Stored dataset items:

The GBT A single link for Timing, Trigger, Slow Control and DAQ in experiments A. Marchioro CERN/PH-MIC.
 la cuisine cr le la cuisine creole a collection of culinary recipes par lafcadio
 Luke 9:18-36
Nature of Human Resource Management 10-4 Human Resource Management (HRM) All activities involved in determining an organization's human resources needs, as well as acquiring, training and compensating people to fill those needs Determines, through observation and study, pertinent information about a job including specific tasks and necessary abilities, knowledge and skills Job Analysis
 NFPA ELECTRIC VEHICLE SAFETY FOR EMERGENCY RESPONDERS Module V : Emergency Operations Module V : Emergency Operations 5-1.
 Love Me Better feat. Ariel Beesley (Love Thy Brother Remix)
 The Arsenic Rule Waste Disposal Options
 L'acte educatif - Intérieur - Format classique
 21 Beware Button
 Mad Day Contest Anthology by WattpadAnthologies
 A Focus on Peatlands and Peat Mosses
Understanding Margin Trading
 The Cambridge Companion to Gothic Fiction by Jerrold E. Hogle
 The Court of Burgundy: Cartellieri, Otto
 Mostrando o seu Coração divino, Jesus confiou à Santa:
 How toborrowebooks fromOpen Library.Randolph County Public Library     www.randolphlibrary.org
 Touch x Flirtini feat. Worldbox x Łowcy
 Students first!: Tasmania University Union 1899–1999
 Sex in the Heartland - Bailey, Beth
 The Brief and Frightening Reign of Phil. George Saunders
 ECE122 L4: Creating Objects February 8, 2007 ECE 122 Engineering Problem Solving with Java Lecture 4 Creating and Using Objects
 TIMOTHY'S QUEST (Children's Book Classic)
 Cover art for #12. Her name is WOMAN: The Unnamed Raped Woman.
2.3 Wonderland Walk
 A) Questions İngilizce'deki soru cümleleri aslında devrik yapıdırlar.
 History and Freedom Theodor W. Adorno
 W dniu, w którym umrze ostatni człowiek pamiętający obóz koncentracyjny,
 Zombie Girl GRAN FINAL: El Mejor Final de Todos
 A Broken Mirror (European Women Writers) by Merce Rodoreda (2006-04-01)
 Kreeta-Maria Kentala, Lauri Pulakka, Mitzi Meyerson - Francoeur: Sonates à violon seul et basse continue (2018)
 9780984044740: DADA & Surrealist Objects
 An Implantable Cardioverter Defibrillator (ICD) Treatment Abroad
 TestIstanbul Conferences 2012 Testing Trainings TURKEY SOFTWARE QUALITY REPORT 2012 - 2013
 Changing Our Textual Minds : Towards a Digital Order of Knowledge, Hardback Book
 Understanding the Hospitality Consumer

Work instructions: Write out the records exactly, starting at the first line and stopping after the line that contains "The Arsenic Rule Waste Disposal Options".

Task result:
The GBT A single link for Timing, Trigger, Slow Control and DAQ in experiments A. Marchioro CERN/PH-MIC.
 la cuisine cr le la cuisine creole a collection of culinary recipes par lafcadio
 Luke 9:18-36
Nature of Human Resource Management 10-4 Human Resource Management (HRM) All activities involved in determining an organization's human resources needs, as well as acquiring, training and compensating people to fill those needs Determines, through observation and study, pertinent information about a job including specific tasks and necessary abilities, knowledge and skills Job Analysis
 NFPA ELECTRIC VEHICLE SAFETY FOR EMERGENCY RESPONDERS Module V : Emergency Operations Module V : Emergency Operations 5-1.
 Love Me Better feat. Ariel Beesley (Love Thy Brother Remix)
 The Arsenic Rule Waste Disposal Options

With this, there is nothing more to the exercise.